Texto fuente:
# # # #

Era a principios de la primera década del siglo XXI y no tenía ni un duro. Yo no era un chaval que tuviera muchos gastos por aquel entonces pero por Dios que quería poder pagarme unas pocas cenas con la parienta en algún buen restaurante, ahorrar un poco de dinero para el Sant Feliu Hardcore Fest de ese año y poder comprarme un buen montón de discos en ese mismo festival. Eso era todo lo que necesitaba: comida en la mesa y discos.
Para tales propósitos necesitaba algo que me proporcionara ingresos y, como buscar trabajo es una mierda, decidí apuntarme a una empresa de trabajo temporal para que movieran el culo por mí.
Permitidme un inciso. Cabe decir que los hombres no saben buscar trabajo. Su idea de buscar curro se limita a levantarse a las 12 del mediodía, conectarse a InfoJobs, apuntarse a un par de ofertas y pensar que para ese día ya está todo hecho, que ya le ha exprimido todo el jodido jugo a ese día. No tenemos ningún tipo de iniciativa, destreza ni valor a la hora de buscar curros por eso preferimos que otros hagan nuestro trabajo. También sucede que cogemos el primer trabajo donde nos aceptan. Sea lo que sea, siempre decimos que sí; que claro que sí; que por supuesto que sí. Que jodidamente por supuesto que jodido claro que sí.

# # # #

Extracto de datos:
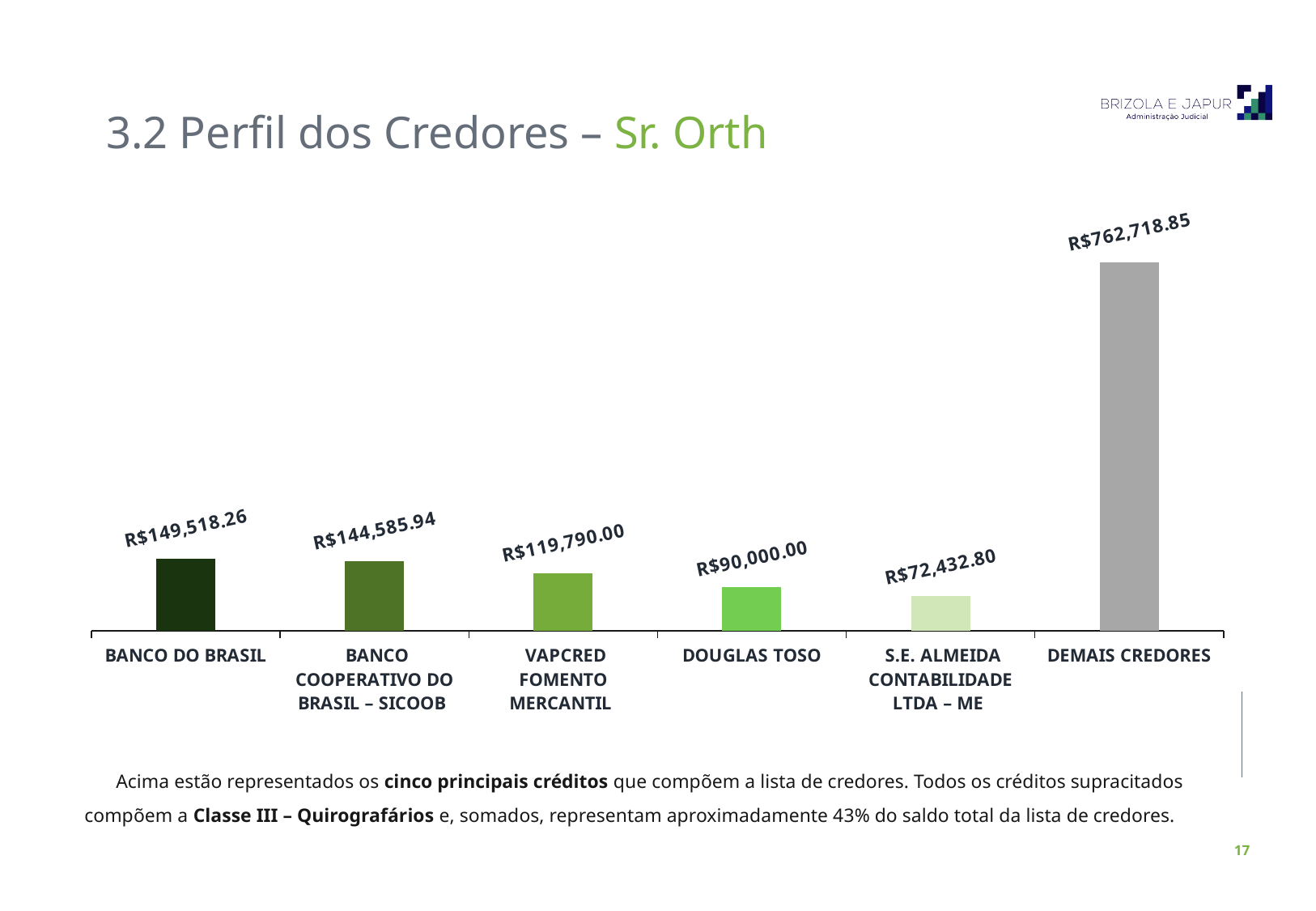
Which category has the lowest value in the chart? S.E. ALMEIDA CONTABILIDADE LTDA – ME What is the value shown for S.E. ALMEIDA CONTABILIDADE LTDA – ME? R$72,432.80 What kind of chart is shown on the slide? Bar chart What is the value shown for BANCO DO BRASIL? R$149,518.26 What is the value shown for DEMAIS CREDORES? R$762,718.85 Which is larger, the value for VAPCRED FOMENTO MERCANTIL or the value for DOUGLAS TOSO? VAPCRED FOMENTO MERCANTIL Which category has the highest value in the chart? DEMAIS CREDORES How many categories are shown in the chart? 6 What is the difference between the values for BANCO DO BRASIL and BANCO COOPERATIVO DO BRASIL – SICOOB? R$4,932.32 What is the difference between the values for VAPCRED FOMENTO MERCANTIL and DOUGLAS TOSO? R$29,790.00 What is the value shown for DOUGLAS TOSO? R$90,000.00 Do the values of the five named creditors rise or fall from left to right, before DEMAIS CREDORES? Fall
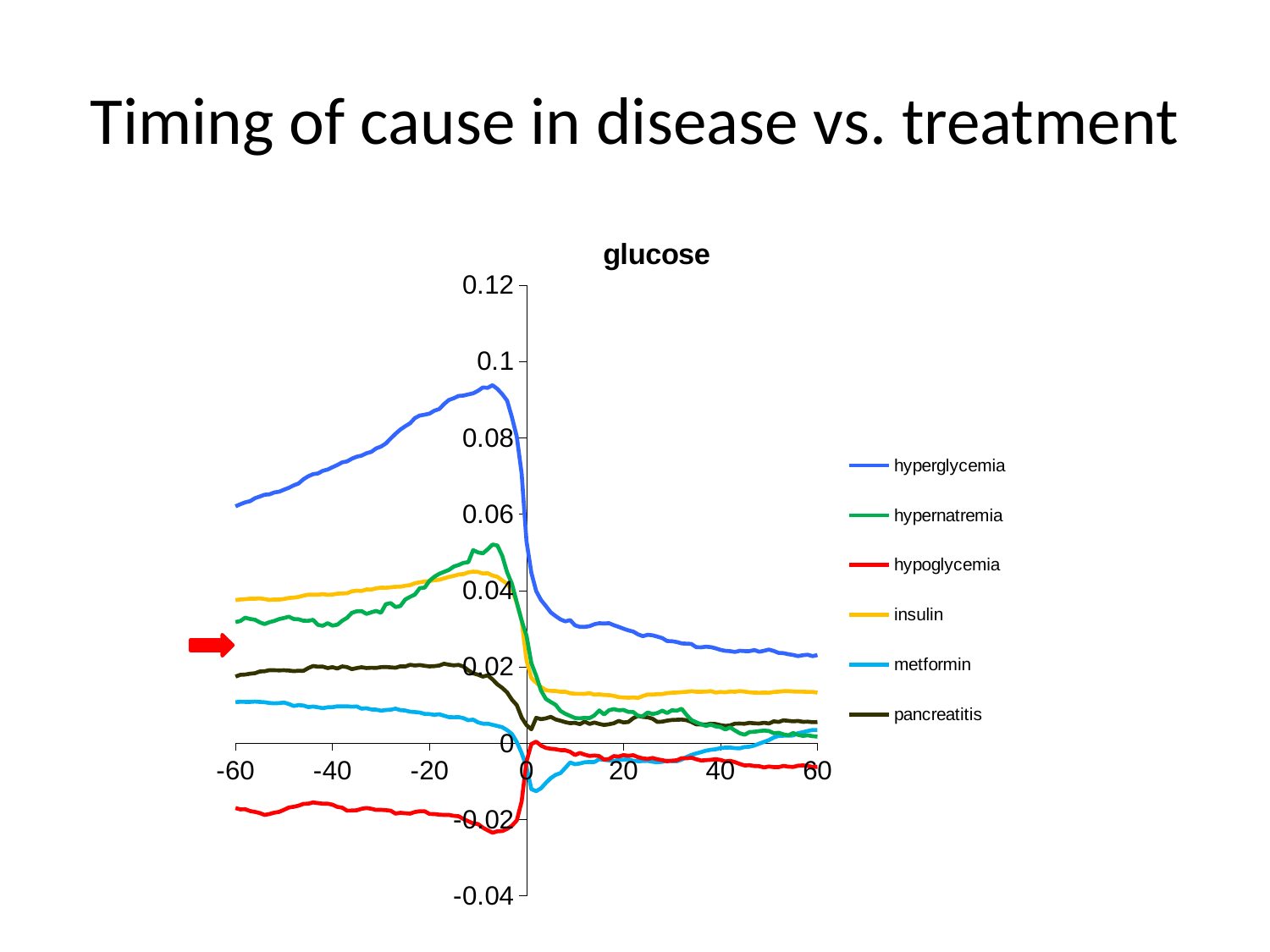
Is the value for hyperglycemia at x = -60 greater or less than 0.04? greater At x = 60, which is larger: hyperglycemia or insulin? hyperglycemia Does the hyperglycemia line rise or fall between x = 0 and x = 60? fall How many series does the legend list? 6 Is the peak value of the hyperglycemia line greater or less than 0.08? greater Which series has the highest value at x = -60? hyperglycemia Is the value for hypoglycemia at x = -60 greater or less than 0? less What kind of chart is shown on the slide? line chart Which series is plotted in red? hypoglycemia What is the title of the chart? glucose Which series has the lowest value at x = -60? hypoglycemia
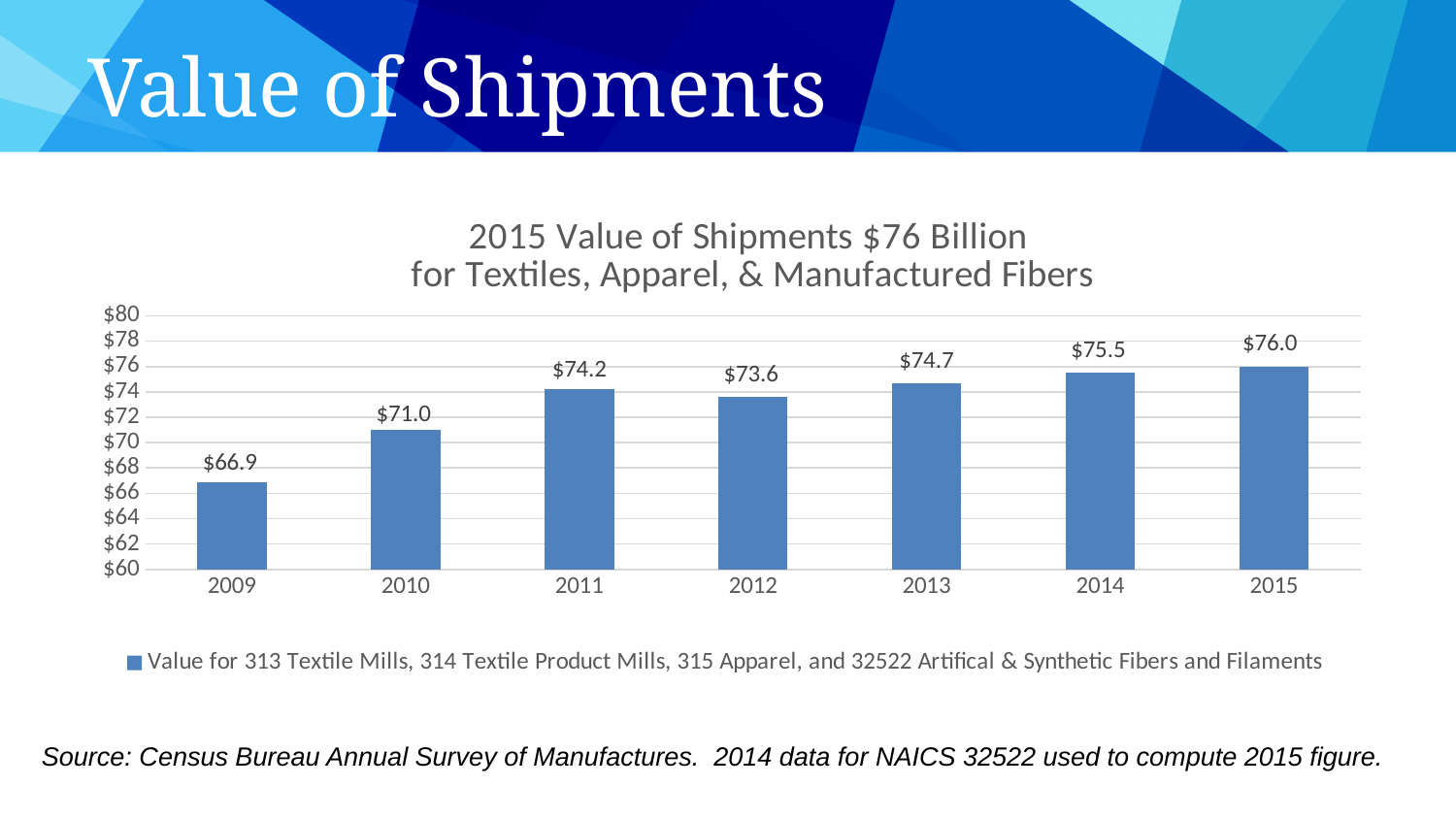
Is the value for 2010 greater or less than $72? less What is the value of shipments for 2014? $75.5 Which year has the lowest value of shipments? 2009 What is the title of the chart? 2015 Value of Shipments $76 Billion for Textiles, Apparel, & Manufactured Fibers Which year has a larger value of shipments, 2010 or 2013? 2013 What is the value of shipments for 2012? $73.6 How many years are shown on the chart? 7 What is the difference between the 2015 value and the 2009 value? $9.1 Which year has the highest value of shipments? 2015 What is the difference between the 2011 value and the 2012 value? $0.6 What kind of chart is shown on the slide? Bar chart What is the value of shipments for 2009? $66.9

# # # #

Tareas pendientes:
(a) Transcribe del texto fuente todo lo que va desde "Para tales propósitos" hasta "claro que sí.".
(b) Responde según el texto fuente:
(i) ¿Para qué festival quería ahorrar dinero quien narra?
(ii) ¿A qué decidió apuntarse para conseguir ingresos?
(iii) ¿A qué hora se levantan los hombres cuando buscan trabajo?
El listado no hace falta para nada de lo que se pide.

Respuestas resueltas:
(a)
Para tales propósitos necesitaba algo que me proporcionara ingresos y, como buscar trabajo es una mierda, decidí apuntarme a una empresa de trabajo temporal para que movieran el culo por mí.
Permitidme un inciso. Cabe decir que los hombres no saben buscar trabajo. Su idea de buscar curro se limita a levantarse a las 12 del mediodía, conectarse a InfoJobs, apuntarse a un par de ofertas y pensar que para ese día ya está todo hecho, que ya le ha exprimido todo el jodido jugo a ese día. No tenemos ningún tipo de iniciativa, destreza ni valor a la hora de buscar curros por eso preferimos que otros hagan nuestro trabajo. También sucede que cogemos el primer trabajo donde nos aceptan. Sea lo que sea, siempre decimos que sí; que claro que sí; que por supuesto que sí. Que jodidamente por supuesto que jodido claro que sí.

(b)
(i) Para el Sant Feliu Hardcore Fest.
(ii) A una empresa de trabajo temporal.
(iii) A las 12 del mediodía.